Sarah Mitchell, Chief Executive of Carers Network, a small charity funded by Lloyds Bank Foundation describes her journey from crisis to sustainability.
When your internet’s gone down, your finance worker is off sick and the phone’s ringing off the hook – who has time to think about getting past the crisis and plan ahead? As charity CEOs in a fast-moving world the brutal truth is we just can’t afford to roll from crisis to crisis, we have to face up to the future before it’s upon us.
Carers Network is a small charity (with a turnover of less than £1m) supporting and advising unpaid carers across central London. We rely heavily on local authority contracts for our funding and we had no experience of fundraising from different sources.
When I joined the charity in 2014 we were hit by many of the same problems small charities across the country face: problem suppliers, problem contracts and staff sickness. Everything was urgent. Over the years, I’ve witnessed other small charities responding to urgent demands until they were either subsidising their services from their reserves or veering away from their charitable aims.
The daily fight for survival means that small charities struggle to anticipate the changing needs of their beneficiaries and the changing environment they operate in.

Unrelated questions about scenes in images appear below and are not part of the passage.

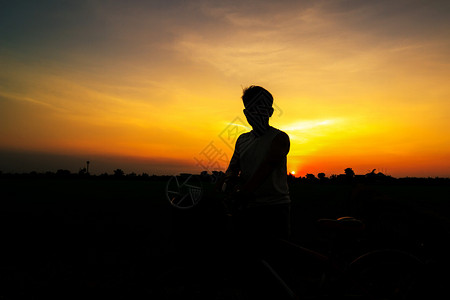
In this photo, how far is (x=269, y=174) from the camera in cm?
344

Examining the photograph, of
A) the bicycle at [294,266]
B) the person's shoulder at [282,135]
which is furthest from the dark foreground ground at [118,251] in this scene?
the person's shoulder at [282,135]

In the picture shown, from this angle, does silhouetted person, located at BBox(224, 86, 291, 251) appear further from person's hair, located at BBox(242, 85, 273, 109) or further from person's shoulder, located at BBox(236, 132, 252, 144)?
person's shoulder, located at BBox(236, 132, 252, 144)

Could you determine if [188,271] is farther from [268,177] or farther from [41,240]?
Answer: [41,240]

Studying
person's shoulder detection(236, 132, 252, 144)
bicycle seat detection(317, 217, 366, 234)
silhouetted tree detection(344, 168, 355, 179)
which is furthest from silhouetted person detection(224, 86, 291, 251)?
silhouetted tree detection(344, 168, 355, 179)

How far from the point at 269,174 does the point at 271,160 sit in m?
0.13

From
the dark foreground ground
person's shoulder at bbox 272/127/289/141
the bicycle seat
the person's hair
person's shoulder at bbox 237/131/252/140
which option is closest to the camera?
the bicycle seat

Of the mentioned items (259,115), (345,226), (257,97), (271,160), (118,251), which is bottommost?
(118,251)

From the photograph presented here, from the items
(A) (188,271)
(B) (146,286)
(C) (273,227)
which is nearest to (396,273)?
(C) (273,227)

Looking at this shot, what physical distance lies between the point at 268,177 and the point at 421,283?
148cm

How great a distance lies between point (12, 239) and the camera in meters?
11.0

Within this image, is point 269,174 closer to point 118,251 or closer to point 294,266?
point 294,266

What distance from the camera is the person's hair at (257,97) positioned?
3.70 m

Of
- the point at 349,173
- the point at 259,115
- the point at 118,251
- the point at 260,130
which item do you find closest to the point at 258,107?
the point at 259,115

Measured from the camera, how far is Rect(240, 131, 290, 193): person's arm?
11.0 feet
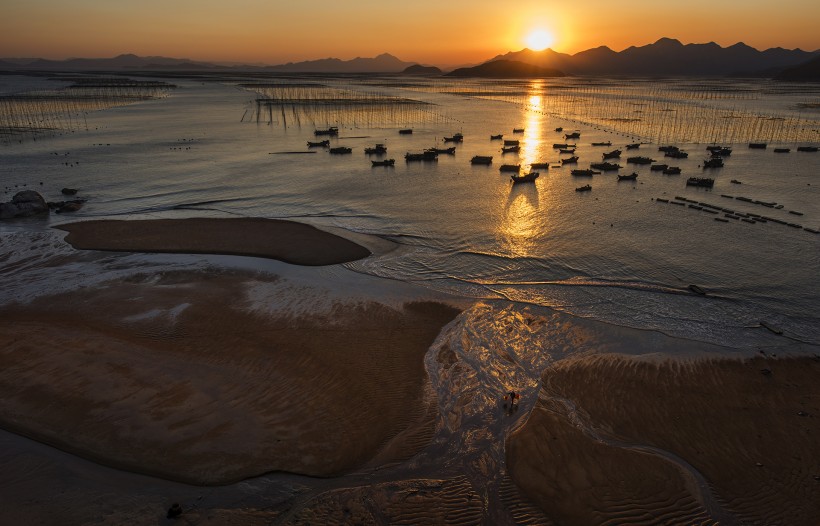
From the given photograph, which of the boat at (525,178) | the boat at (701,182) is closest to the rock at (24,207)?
the boat at (525,178)

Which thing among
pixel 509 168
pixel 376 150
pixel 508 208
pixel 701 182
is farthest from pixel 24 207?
pixel 701 182

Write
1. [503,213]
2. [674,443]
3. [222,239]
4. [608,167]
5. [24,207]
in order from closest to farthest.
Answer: [674,443] < [222,239] < [24,207] < [503,213] < [608,167]

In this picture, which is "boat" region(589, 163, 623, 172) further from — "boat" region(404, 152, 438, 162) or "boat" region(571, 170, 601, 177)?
"boat" region(404, 152, 438, 162)

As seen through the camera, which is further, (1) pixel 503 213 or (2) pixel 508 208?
(2) pixel 508 208

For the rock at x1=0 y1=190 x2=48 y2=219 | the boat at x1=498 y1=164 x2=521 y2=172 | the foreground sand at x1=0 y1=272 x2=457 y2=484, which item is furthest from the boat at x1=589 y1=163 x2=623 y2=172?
the rock at x1=0 y1=190 x2=48 y2=219

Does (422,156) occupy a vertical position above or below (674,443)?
above

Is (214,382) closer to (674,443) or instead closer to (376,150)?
(674,443)

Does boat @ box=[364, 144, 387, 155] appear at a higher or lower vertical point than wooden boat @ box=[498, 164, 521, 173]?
higher

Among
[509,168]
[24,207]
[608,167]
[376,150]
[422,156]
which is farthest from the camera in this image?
[376,150]
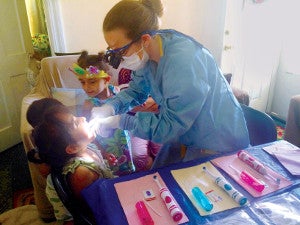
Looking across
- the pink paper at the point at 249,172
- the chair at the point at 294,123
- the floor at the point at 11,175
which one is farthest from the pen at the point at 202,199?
the floor at the point at 11,175

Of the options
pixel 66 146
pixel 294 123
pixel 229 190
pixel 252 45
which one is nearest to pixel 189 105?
pixel 229 190

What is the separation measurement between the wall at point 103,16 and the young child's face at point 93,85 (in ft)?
3.47

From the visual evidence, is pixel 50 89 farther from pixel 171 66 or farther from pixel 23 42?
pixel 171 66

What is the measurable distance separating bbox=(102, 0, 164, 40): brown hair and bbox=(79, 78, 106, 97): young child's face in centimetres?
82

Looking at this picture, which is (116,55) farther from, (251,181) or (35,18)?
(35,18)

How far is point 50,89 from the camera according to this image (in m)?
2.13

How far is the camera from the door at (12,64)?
251cm

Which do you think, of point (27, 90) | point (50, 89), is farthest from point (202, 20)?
point (27, 90)

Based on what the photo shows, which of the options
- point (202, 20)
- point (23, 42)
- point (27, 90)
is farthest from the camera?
point (202, 20)

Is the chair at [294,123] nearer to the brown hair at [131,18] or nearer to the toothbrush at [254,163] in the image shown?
the toothbrush at [254,163]

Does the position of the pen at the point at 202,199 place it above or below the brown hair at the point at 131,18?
below

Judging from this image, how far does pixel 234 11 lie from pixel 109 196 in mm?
2596

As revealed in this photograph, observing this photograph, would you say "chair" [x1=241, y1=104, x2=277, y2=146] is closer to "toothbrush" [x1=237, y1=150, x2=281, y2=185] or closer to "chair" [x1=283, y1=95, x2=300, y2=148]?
"toothbrush" [x1=237, y1=150, x2=281, y2=185]

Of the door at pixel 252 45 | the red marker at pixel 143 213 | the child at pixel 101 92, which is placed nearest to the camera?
the red marker at pixel 143 213
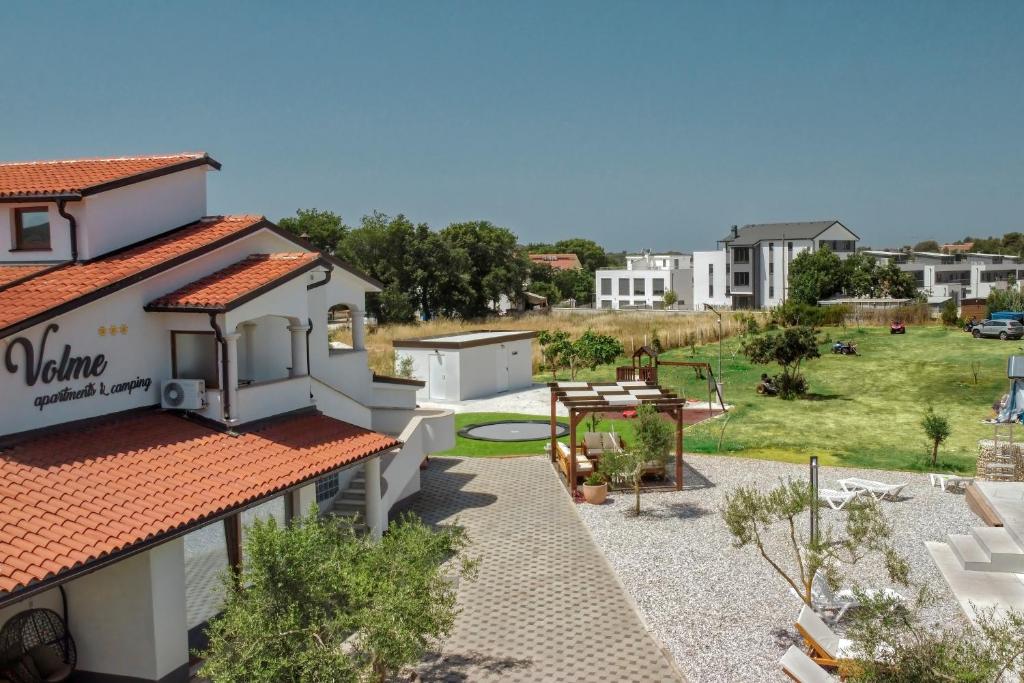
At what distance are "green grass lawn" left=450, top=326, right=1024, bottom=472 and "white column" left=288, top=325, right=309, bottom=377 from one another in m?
10.7

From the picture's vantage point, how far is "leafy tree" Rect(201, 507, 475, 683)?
7863mm

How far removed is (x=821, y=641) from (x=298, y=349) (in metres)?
11.3

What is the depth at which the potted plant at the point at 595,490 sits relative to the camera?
2119 cm

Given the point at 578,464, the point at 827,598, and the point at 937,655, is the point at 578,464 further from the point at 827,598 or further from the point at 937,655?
the point at 937,655

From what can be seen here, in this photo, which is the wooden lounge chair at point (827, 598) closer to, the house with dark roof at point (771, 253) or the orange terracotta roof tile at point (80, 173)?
the orange terracotta roof tile at point (80, 173)

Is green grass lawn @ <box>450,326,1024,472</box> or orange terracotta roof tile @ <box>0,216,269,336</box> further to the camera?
green grass lawn @ <box>450,326,1024,472</box>

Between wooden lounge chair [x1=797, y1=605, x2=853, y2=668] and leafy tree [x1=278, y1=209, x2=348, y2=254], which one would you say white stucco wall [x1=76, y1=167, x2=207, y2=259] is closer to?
wooden lounge chair [x1=797, y1=605, x2=853, y2=668]

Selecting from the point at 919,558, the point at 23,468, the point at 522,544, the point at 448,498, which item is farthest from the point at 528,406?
the point at 23,468

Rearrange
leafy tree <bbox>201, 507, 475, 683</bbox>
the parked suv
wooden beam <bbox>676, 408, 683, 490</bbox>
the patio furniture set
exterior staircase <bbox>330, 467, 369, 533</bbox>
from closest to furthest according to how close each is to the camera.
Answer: leafy tree <bbox>201, 507, 475, 683</bbox> → exterior staircase <bbox>330, 467, 369, 533</bbox> → wooden beam <bbox>676, 408, 683, 490</bbox> → the patio furniture set → the parked suv

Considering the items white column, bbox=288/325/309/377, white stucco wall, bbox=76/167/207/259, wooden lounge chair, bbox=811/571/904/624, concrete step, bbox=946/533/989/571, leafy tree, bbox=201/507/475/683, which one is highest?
white stucco wall, bbox=76/167/207/259

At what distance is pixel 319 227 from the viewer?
380 ft

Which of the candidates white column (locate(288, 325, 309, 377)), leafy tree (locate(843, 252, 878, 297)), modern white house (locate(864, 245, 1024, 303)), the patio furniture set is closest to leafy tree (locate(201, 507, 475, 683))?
white column (locate(288, 325, 309, 377))

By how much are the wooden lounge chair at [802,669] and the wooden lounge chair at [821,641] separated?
1.75 ft

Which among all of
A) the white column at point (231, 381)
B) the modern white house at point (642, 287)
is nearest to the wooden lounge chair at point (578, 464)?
the white column at point (231, 381)
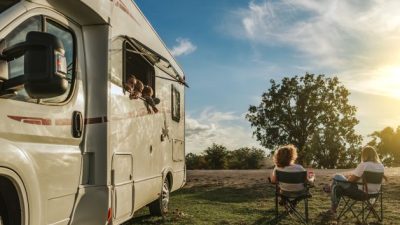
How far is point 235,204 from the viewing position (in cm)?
→ 1130

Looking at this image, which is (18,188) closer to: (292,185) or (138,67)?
(138,67)

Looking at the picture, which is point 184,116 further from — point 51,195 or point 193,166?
point 193,166

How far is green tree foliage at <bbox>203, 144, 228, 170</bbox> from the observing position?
29422mm

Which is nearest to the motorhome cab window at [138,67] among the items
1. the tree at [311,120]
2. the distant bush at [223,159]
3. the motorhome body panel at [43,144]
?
the motorhome body panel at [43,144]

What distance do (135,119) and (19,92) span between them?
2730 millimetres

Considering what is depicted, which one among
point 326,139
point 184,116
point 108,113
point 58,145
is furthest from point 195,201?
point 326,139

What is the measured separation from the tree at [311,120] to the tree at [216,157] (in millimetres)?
14850

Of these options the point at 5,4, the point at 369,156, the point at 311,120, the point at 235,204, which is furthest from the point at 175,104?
the point at 311,120

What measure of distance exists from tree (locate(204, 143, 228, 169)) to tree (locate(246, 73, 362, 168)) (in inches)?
585

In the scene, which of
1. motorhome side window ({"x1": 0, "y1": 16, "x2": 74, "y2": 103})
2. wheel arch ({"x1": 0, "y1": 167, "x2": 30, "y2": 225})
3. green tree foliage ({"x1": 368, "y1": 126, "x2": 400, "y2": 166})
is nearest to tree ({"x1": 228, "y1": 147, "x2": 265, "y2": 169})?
motorhome side window ({"x1": 0, "y1": 16, "x2": 74, "y2": 103})

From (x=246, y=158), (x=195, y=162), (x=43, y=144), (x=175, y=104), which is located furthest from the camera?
(x=246, y=158)

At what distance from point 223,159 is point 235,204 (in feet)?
60.3

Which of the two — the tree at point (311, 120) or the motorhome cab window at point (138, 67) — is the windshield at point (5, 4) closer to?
the motorhome cab window at point (138, 67)

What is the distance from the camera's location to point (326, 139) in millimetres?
43219
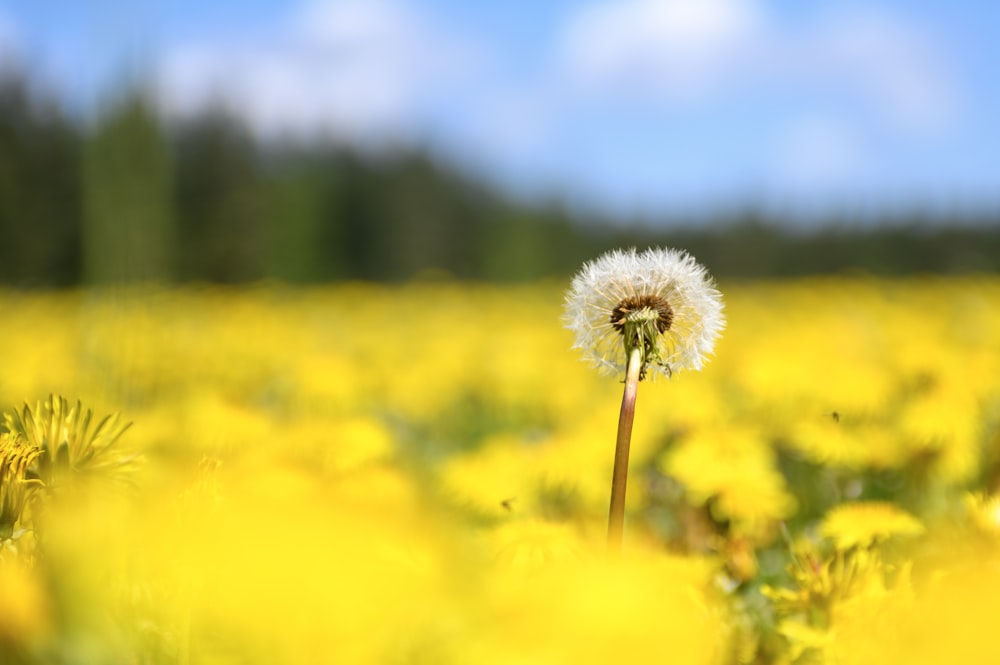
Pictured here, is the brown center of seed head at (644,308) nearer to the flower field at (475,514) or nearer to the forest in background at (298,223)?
the flower field at (475,514)

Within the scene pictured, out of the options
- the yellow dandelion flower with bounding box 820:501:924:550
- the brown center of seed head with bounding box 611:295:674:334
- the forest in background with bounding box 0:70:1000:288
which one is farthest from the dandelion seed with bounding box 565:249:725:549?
the forest in background with bounding box 0:70:1000:288

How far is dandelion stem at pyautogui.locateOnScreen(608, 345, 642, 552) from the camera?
23.5 inches

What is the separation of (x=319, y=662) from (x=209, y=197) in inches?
628

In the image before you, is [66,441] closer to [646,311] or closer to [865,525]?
[646,311]

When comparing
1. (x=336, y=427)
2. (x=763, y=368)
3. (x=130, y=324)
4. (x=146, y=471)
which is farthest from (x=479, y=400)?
(x=146, y=471)

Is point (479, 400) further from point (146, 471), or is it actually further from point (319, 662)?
point (319, 662)

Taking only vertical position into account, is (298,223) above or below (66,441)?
above

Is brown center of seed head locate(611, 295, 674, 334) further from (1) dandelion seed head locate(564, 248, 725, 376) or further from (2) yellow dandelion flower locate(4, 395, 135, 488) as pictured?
(2) yellow dandelion flower locate(4, 395, 135, 488)

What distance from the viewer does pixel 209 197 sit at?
1537cm

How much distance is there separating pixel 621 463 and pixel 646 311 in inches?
5.6

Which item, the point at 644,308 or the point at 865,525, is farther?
the point at 865,525

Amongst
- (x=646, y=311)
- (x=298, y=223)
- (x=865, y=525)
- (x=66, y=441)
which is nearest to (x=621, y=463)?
(x=646, y=311)

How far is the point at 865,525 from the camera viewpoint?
3.38 ft

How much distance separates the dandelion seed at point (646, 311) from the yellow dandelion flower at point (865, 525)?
0.37 meters
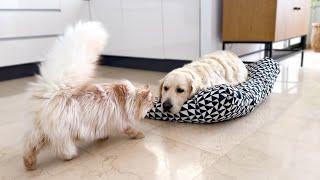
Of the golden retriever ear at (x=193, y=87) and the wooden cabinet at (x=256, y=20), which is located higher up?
the wooden cabinet at (x=256, y=20)

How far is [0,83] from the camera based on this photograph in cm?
276

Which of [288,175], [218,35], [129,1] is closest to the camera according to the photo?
[288,175]

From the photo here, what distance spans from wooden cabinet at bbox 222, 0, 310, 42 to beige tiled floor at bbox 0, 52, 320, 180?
83 cm

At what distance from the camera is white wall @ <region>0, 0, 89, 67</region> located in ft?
→ 8.87

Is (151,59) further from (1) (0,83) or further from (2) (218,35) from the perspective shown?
(1) (0,83)

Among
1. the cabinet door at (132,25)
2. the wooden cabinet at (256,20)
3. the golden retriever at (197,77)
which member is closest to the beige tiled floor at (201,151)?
the golden retriever at (197,77)

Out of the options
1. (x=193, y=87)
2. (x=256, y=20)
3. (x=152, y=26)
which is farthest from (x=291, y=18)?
(x=193, y=87)

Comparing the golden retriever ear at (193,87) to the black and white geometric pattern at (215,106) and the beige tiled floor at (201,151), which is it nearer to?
the black and white geometric pattern at (215,106)

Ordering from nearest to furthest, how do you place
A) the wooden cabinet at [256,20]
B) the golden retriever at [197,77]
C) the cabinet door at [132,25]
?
1. the golden retriever at [197,77]
2. the wooden cabinet at [256,20]
3. the cabinet door at [132,25]

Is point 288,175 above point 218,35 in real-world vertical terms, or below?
below

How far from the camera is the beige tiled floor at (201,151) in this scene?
101 centimetres

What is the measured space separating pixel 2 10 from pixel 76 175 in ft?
7.44

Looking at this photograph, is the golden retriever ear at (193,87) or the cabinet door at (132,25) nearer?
the golden retriever ear at (193,87)

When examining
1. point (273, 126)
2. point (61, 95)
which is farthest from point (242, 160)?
point (61, 95)
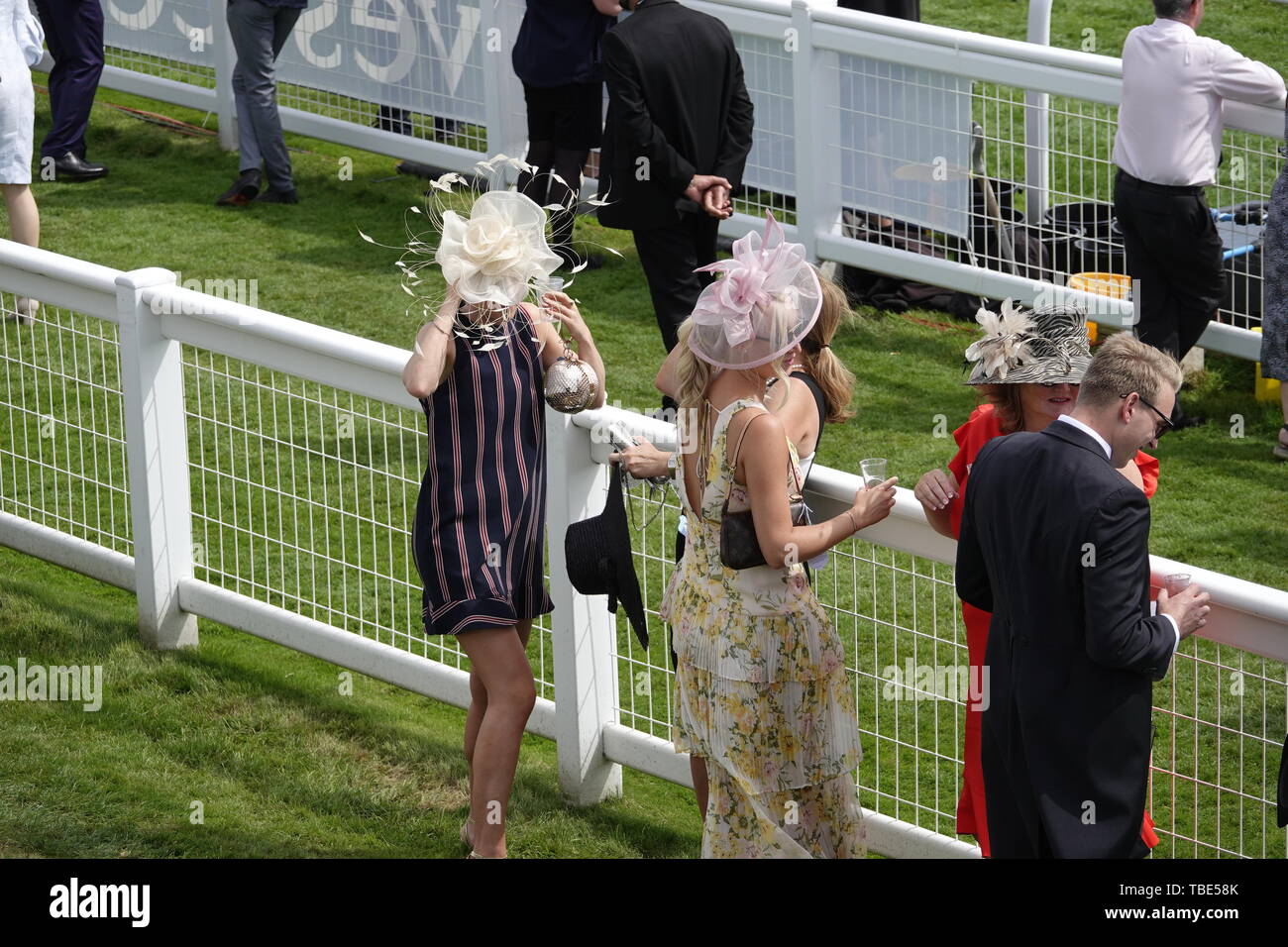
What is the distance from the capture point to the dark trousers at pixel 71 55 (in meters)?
10.3

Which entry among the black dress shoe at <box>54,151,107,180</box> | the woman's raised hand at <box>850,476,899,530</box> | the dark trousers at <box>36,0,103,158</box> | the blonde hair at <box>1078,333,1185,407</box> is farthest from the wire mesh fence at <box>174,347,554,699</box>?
the black dress shoe at <box>54,151,107,180</box>

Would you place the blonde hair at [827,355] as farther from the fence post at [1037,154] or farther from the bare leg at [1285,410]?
the fence post at [1037,154]

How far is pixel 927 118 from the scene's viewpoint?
341 inches

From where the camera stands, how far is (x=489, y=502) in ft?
14.8

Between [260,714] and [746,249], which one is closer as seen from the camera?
[746,249]

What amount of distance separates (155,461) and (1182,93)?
4333 mm

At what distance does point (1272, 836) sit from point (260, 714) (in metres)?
3.01

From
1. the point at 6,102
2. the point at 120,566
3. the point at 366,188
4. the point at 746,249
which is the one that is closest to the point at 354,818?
the point at 120,566

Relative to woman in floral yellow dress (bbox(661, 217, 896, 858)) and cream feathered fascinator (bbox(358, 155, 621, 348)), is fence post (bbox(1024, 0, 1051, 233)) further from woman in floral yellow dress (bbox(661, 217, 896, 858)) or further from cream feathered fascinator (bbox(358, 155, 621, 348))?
woman in floral yellow dress (bbox(661, 217, 896, 858))

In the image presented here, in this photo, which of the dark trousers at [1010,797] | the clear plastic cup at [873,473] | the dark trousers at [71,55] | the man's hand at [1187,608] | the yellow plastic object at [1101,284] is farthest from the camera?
the dark trousers at [71,55]

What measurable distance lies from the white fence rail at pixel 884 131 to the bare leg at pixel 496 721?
4278 mm

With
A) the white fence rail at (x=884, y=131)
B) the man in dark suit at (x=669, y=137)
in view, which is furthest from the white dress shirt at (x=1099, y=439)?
the white fence rail at (x=884, y=131)

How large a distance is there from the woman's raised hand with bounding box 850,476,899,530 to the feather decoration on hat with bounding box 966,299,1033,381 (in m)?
0.36

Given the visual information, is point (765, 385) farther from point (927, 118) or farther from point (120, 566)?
point (927, 118)
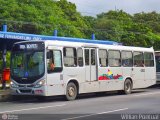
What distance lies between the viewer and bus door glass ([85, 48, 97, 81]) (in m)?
21.2

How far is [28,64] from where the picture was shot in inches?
755

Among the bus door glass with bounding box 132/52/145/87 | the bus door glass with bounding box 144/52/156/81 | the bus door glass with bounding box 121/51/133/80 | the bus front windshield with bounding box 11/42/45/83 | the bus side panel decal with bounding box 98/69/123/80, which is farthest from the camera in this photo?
the bus door glass with bounding box 144/52/156/81

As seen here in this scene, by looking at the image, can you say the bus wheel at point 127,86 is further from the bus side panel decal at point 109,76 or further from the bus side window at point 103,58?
the bus side window at point 103,58

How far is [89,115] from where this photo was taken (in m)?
13.8

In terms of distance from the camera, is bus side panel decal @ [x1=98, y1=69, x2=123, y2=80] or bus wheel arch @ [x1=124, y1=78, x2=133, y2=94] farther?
bus wheel arch @ [x1=124, y1=78, x2=133, y2=94]

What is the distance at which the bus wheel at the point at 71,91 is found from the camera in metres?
20.0

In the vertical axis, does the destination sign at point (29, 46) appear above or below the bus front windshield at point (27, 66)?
above

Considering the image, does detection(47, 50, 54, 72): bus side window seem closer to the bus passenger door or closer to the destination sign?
the bus passenger door

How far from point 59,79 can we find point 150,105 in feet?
14.3

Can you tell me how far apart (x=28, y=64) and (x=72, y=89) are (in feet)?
8.15

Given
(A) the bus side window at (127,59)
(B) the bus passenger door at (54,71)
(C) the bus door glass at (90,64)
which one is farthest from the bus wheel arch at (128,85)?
(B) the bus passenger door at (54,71)

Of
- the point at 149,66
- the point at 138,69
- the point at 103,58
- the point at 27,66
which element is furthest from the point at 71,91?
the point at 149,66

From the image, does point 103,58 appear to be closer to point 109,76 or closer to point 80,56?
point 109,76

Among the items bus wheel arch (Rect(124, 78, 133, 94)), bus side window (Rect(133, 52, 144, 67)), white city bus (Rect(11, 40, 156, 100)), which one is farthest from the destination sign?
bus side window (Rect(133, 52, 144, 67))
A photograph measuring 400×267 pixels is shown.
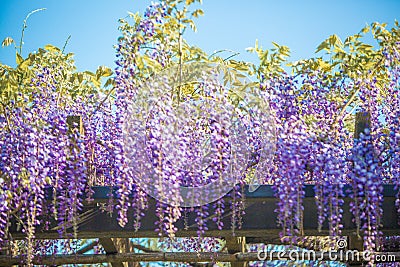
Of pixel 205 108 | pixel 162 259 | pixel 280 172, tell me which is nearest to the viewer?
pixel 280 172

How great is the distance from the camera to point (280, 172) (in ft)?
10.3

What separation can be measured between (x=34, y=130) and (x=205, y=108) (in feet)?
2.99

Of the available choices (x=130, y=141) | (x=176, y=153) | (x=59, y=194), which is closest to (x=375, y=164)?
(x=176, y=153)

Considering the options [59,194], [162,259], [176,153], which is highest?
[176,153]

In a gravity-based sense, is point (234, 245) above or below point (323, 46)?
below

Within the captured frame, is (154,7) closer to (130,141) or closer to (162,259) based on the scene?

Too often they get left by the wayside.
To prevent this happening to Carers Network, I reviewed what we did well and not so well, and crucially what our beneficiaries needed us to do. I then established a really practical three-year strategy- it was a framework rather than a detailed plan, and it helped me, the trustees and our beneficiaries and staff, agree common priorities and a sense of a shared direction.
This strategy helped me identify new areas of work and development for our charity, including a merger with another local organisation. This both strengthened our service offer and provided a big cash injection into our free reserves.
Unrestricted funding like this is incredibly beneficial to small charities, it gave us the breathing space and flexibility to employ a fundraiser to kick off our first ever fundraising programme.
This meant we could experiment with and understand how different fundraising elements could work for us.
The strategy also helped me to prioritise work on measuring our impact. We secured funding from Big Lottery Fund’s Local Sustainability Fund which has transformed our approach, enabling us for the first time to capture the impact of our work.
Three years later and Carers Network has gone from strength to strength. I shared some of our progress at the launch of the Foundation’s report Facing Forward: How small charities can adapt to survive.
Reflecting on our journey, I can see how this report and the tools it presents would have been a really useful tool for any Chief Exec. So if you haven’t already, have a read and in the meantime here are my top tips for small charities who are ready to face forward in 2017:
Having a framework plan/strategy is essential. Facing Forward includes some great questions to ask and details planning and analysis tools to help assess organisational strengths and weaknesses.
Lifting my head from the day to day responsibilities was crucial to our development. The prompt questions in the report could kick off discussions with trustees about possible opportunities and pitfalls ahead
As CEOs we must be alive to new ways of delivering, to mergers and collaborations and to the clues in our beneficiaries’ behaviour. Listening and observing and being open minded about how to get the best for the people your charity supports is vital.
A sense of humour!
I always tell my team that if you don’t like change then the charity sector is not the place for you. They think I’m joking. But our work is all about change, change for the better, and it’s up to us to seek out new opportunities and to think positive for the sake of our teams and our beneficiaries. Having a thick skin and a good sense of humour is absolutely essential!
Sarah Mitchell is Chief Executive of Carers Network.